(...) Gosto de viver em cidades porque gosto de caminhar em
cidades. Também aqui sou o anti-Rousseau por excelência. No seu "Devaneios
do Caminhante Solitário", o filósofo confessa que existem poucos prazeres
comparáveis a uma caminhada pelo campo. Subscrevo tudo, exceto o campo.
Cidades. Carros que passam. Esse é o meu filme. E, por falar
em filmes, haverá caminhada mais bela do que no filme "Paris", de
Cédric Klapisch, que talvez explique as minhas paixões pela vadiagem urbana?

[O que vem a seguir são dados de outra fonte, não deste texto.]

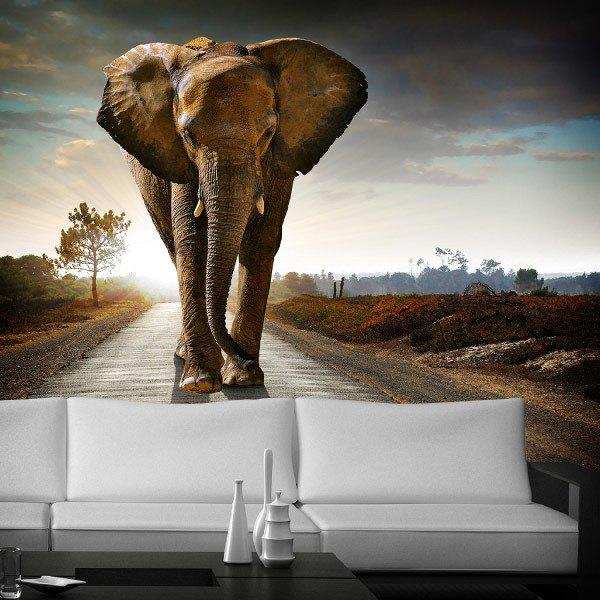 Fotomurales: Elefante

O filme tem duas histórias paralelas. A primeira é a de um
professor (o sempre magistral Fabrice Luchini) que se apaixona por uma aluna e,
sem surpresas, é abandonado por ela. Um solitário angustiado que gosta de
caminhar pelas ruas de Paris sem nunca se aperceber desse fato redentor: o fato
de estar vivo e de poder caminhar por Paris.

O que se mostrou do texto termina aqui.